The most devastating argument against regarding Offa’s Dyke as a Roman defensive work is that of context. What possible function could it have performed? To the east of the Dyke, the Midlands of England were a reasonably prosperous civil province of the Roman Empire. To its west lay further areas under civilian rule (notably in the south) as well as areas under military control (predominantly in mid and north Wales); it was every bit as much part of the province as the area to the east. Linear defensive works elsewhere in the Empire mark the boundary between civilised, Roman life and barbaricum, the uncivilised world outside, which might, at best, be home to a few outpost forts. Third-century Wales can in no way be thought of as anything other than part of Britannia.

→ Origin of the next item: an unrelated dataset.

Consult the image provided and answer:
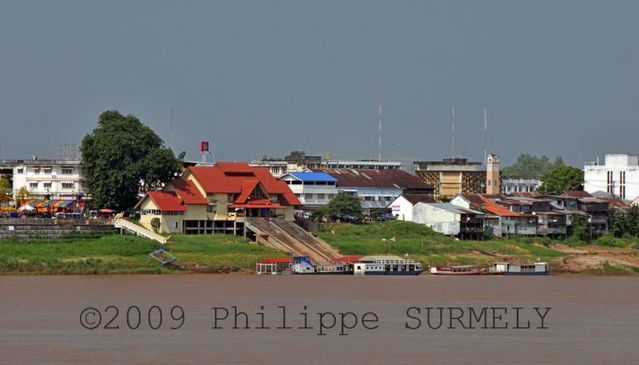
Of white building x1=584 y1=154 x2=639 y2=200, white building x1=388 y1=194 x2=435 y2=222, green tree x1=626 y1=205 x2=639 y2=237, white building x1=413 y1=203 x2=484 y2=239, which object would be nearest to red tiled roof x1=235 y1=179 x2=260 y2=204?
white building x1=413 y1=203 x2=484 y2=239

There is, moreover, a Saxon context for the Dyke. Apart from Wat’s Dyke, which marks a slightly different boundary in the north and continues to the Dee Estuary, there are numerous post-Roman earthworks across England. The majority of them are to be found in eastern England and most are short structures lying across major routes. One possibly relevant earthwork, though, is the Wansdyke, an earthwork boundary south of the Thames, defending the area to its south. This seems to have been built in the fifth or sixth century to defend the British kingdoms of the southwest against attack from the Thames Valley, where Saxon kingdoms had been established. Unlike the Roman linear frontiers, these dykes were not provided with garrisons, but often appear to be more in the nature of boundaries imposed by a militarily dominant power. They were not located to defend the areas behind them but to act as a line of demarcation. The tradition of earthwork frontiers was a long one in Anglo-Saxon England and it provides a good context for the construction of Offa’s Dyke in the late eighth century as one of the last and certainly the greatest of these structures. Thousands of men were needed to build the Dyke, proof that the kingdom of Mercia was highly organised and under strong central control. The ninth-century history of Mercia, with the destruction of its bureaucracy and ecclesiastical structure by the Vikings means that its place in the history of Britain has often been undervalued; the regard its people as barbarians incapable of such works (as Blake and Lloyd do) not only ignores their long tradition of dyke building but also shows woeful ignorance of the political sophistication of Mercia. Offa regarded Charlemagne as an equal (even if Charlemagne did not reciprocate the compliment); this was more than self-flattery.